Perform a 'round' of element summarization: Assemble batches of maximal amounts of elements and summarize them, attaching the resulting summaries to the first element of each batch and returning only those elements.

sycamore.transforms.summarize.MaxTokensHierarchyPrompt
class sycamore.transforms.summarize.OneStepDocumentSummarizer(llm: ~sycamore.llms.llms.LLM, question: str, tokenizer: ~sycamore.functions.tokenizer.Tokenizer = <sycamore.functions.tokenizer.CharacterTokenizer object>, fields: list[str | ~typing.Type[~sycamore.transforms.summarize.EtCetera]] = [])[source]

Bases: Summarizer

Summarizes a document in a single LLM call by taking as much data as possible from every element, spread across them evenly. Intended for use with summarize_data, where a summarizer is used to summarize an entire docset.

Parameters:
  • llm -- LLM to use for summarization

  • question -- Question to use as context for the summary. The llm will attempt to use the data provided to answer the question.

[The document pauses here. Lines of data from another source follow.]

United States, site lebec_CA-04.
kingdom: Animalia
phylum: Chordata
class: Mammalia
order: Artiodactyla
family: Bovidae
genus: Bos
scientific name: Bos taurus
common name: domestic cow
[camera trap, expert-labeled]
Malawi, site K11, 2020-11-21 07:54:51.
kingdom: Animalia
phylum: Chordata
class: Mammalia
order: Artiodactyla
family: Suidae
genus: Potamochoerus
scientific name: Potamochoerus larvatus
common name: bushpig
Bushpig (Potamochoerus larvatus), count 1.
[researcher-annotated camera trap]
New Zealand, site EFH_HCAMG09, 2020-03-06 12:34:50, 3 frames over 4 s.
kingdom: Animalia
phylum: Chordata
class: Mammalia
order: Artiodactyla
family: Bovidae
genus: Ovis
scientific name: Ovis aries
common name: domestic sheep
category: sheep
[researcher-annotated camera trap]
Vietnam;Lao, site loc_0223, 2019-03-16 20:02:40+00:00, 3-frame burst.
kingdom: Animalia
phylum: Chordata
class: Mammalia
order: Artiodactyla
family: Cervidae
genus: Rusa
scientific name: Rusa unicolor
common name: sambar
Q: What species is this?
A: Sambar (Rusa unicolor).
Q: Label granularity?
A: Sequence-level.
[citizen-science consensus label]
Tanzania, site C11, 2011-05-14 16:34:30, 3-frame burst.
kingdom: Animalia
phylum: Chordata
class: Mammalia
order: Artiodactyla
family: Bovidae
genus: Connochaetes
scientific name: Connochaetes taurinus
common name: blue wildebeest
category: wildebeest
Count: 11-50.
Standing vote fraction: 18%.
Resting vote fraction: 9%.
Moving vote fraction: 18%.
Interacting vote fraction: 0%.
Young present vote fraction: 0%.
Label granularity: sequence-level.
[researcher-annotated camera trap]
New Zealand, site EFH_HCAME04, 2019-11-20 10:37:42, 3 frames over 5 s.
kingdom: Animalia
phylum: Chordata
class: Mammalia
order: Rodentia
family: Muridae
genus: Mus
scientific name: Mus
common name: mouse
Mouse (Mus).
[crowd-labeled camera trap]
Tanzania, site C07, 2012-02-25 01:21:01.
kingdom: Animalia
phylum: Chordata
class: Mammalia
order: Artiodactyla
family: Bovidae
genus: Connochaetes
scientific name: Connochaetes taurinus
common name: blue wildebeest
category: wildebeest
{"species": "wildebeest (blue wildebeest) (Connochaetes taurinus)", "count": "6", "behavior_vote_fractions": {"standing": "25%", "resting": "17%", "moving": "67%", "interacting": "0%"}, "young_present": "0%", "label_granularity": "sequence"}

  • tokenizer -- Tokenizer to use to count tokens (to not exceed the token limit). Default is CharacterTokenizer

  • fields -- List of fields to include from every element. To include any additional fields (after the ones specified), end the list with EtCetera. Default is empty list, which stands for 'no properties'

maximize_elements(doc: Document, data_independent_ntk: int, curr_ntk: int, prompt: SycamorePrompt) tuple[bool, int, int][source]

Stuff as many elements as possible into the prompt.

Parameters:
  • doc -- The document to operate on

  • data_independent_ntk -- How many tokens are in the prompt regardless of data

  • curr_ntk -- Current token count before adding elements

  • prompt -- the sycamore prompt to use to render and count tokens

Returns:

Whether we filled up the token limit, the total tokens after adding fields,

the number of elements to use

Return type:

(bool, int, int)

preprocess(doc: Document) Document[source]

Compute which fields and how many elements to include in the prompt.

First: If specified fields has an EtCetera, add as many fields as possible. Second: Add as many elements as possible, taking evenly from each document. Third: If we can add all the elements and specified fields has an EtCetera,

add as many element fielse as possible

sycamore.transforms.summarize.OneStepSummarizerPrompt
class sycamore.transforms.summarize.EtCetera[source]

Sentinel value to sit at the end of a list of fields, signifying 'add as many additional properties as you can within the token limit'

class sycamore.transforms.summarize.Summarize(child: Node, summarizer: Summarizer, **kwargs)[source]

Bases: NonCPUUser, NonGPUUser, Map

The summarize transform generates summaries of documents or elements.